What truly unsettles the establishment is not Kanu’s voice, but the awakening of consciousness it inspires. They fear not his words, but the questions those words provoke: Why must injustice endure? Why must one region dominate others?
That is why he must be silenced.
4. The Legal Farce and the Politics of Fear
Since his illegal rendition from Kenya in 2021, in clear violation of international law, Kanu has faced a carousel of politically motivated charges—fifteen in total—ranging from treasonable felony to incitement, all anchored on his Radio Biafra broadcasts.
Despite multiple court orders for his release, including a binding judgment of the Court of Appeal in October 2022, the state persists in its defiance. On October 8, 2025, the Federal High Court again adjourned the case, awaiting a “medical report” from the Nigerian Medical Association.
Meanwhile, the man’s health deteriorates, and justice is suspended indefinitely.
As Omoyele Sowore aptly put it, this is no longer a trial—it is a judicial hostage situation. The courtroom has become a stage for political intimidation, not a forum for law.
5. The Atiku Intervention: Cracks in the Wall
A rare note of courage came on October 9, when Alhaji Atiku Abubakar joined Omoyele Sowore in demanding Kanu’s unconditional release.
Atiku described the ongoing detention as “an open sore on our nation’s conscience and a stain on our belief in the rule of law.” His statement, the boldest yet from a leading northern politician, signals a moral shift—an acknowledgment that peace and unity are impossible without justice.

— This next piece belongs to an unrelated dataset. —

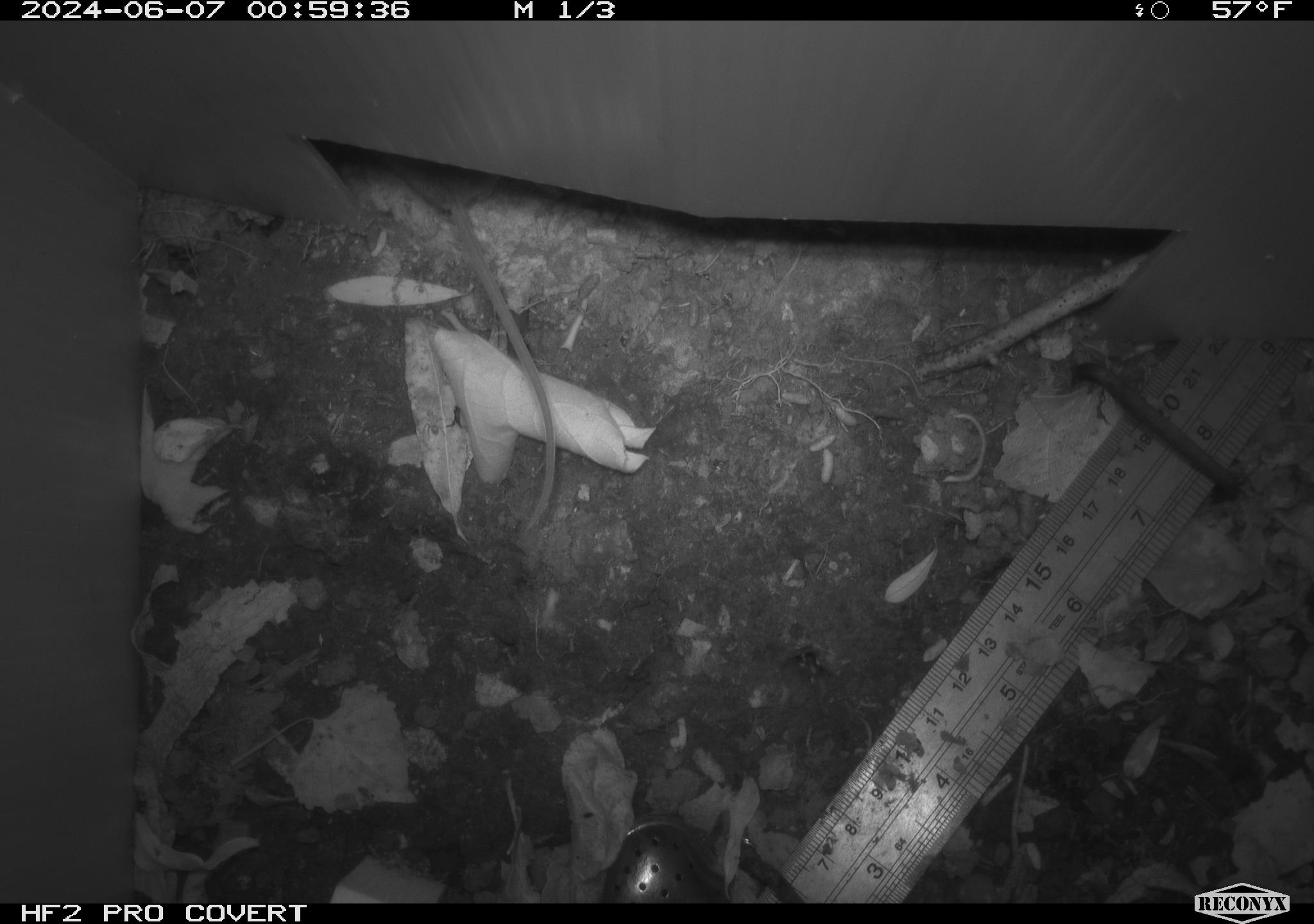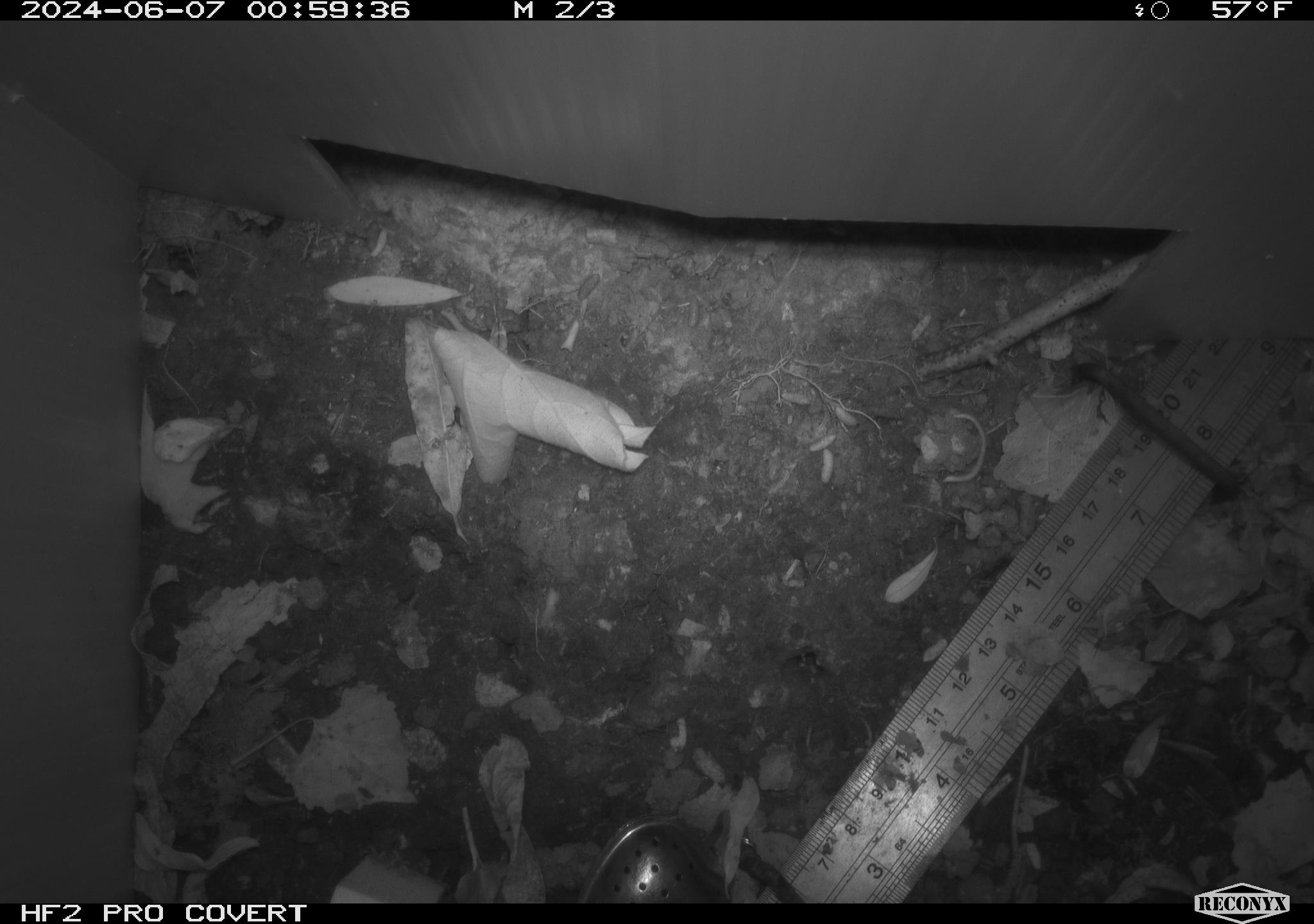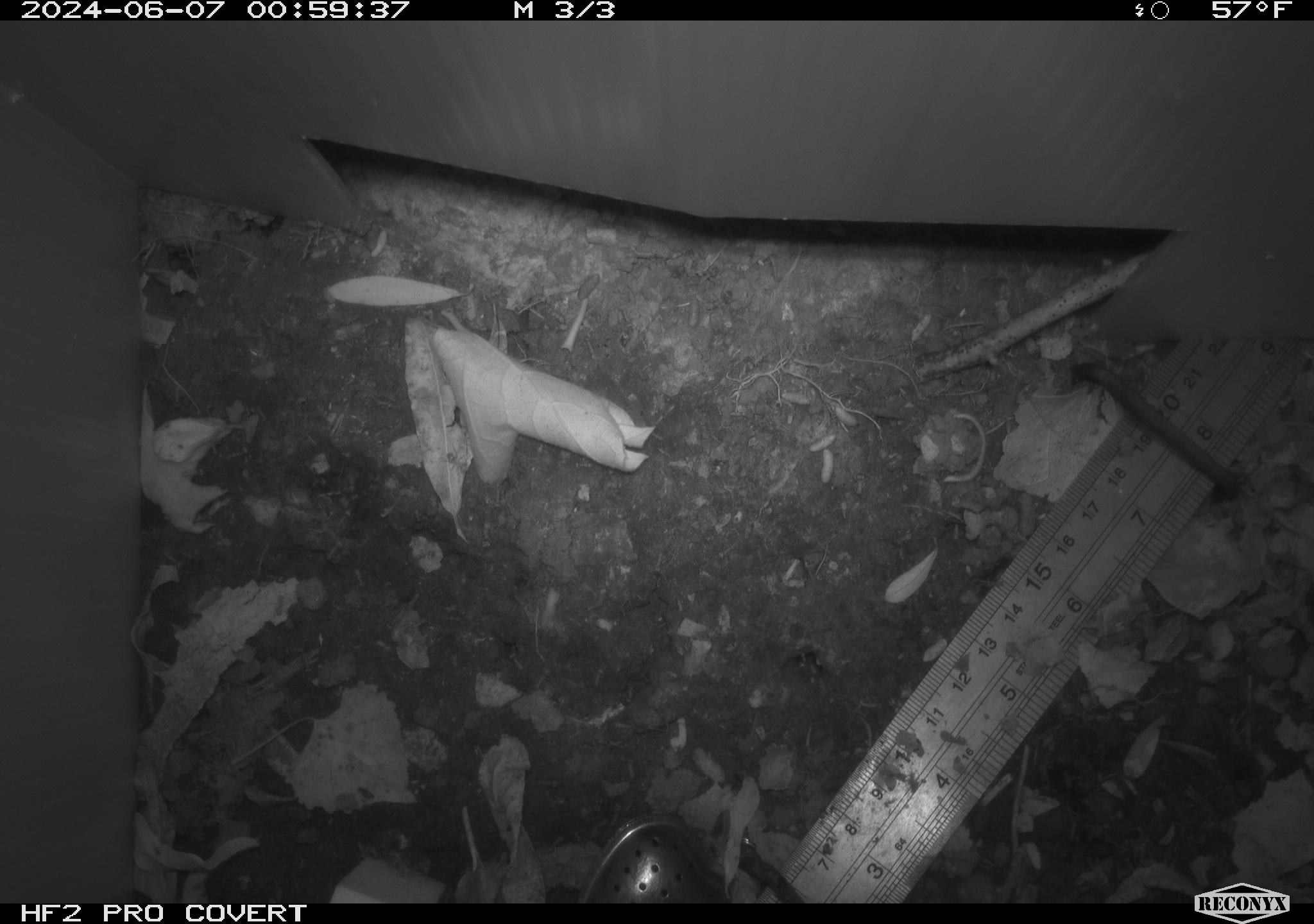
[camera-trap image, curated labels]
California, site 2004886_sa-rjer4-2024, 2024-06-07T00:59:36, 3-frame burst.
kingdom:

His intervention has reignited public discourse, inspiring a planned #GreatMarchForMNK on October 20, where Nigerians across ethnic and political divides are expected to demand freedom for the detained Biafran leader.
6. History Repeats Itself
It is an irony of history that the Tinubu administration, which only recently acknowledged the colonial injustices suffered by Nigeria’s founding fathers, now perpetuates the same injustice against Mazi Nnamdi Kanu.
Yesterday, they jailed Herbert Macaulay. Today, they jail Nnamdi Kanu.
The story remains the same; only the actors change.
But history has a long memory. Those once branded rebels often become heroes when truth finally catches up with time. Kanu will not be the exception.
7. A Broader Struggle for Liberation
The peaceful movement now coalescing around Sowore and Kanu may well evolve into something far greater than either man—a national awakening that transcends ethnicity and geography.
For the first time, Nigerians from Kano to Calabar, Enugu to Ekiti, may find a shared cause: liberation from a system that thrives on inequality, corruption, and fear.
If this happens, Kanu’s voice will have achieved what decades of military coups and civilian betrayals could not — a rebirth of national conscience. His microphone may yet prove mightier than the gun.
Conclusion
Mazi Nnamdi Kanu’s persecution exposes more than the fragility of Nigeria’s democracy; it reveals the moral bankruptcy of a system terrified of truth.
But in that fear lies the seed of change.
As history has always shown—from Gandhi in India to Mandela in South Africa—the prison gates built to silence one man can become the doorway to a nation’s rebirth.
If Nigeria is to survive, it must first learn to listen to its prophets before it buries them.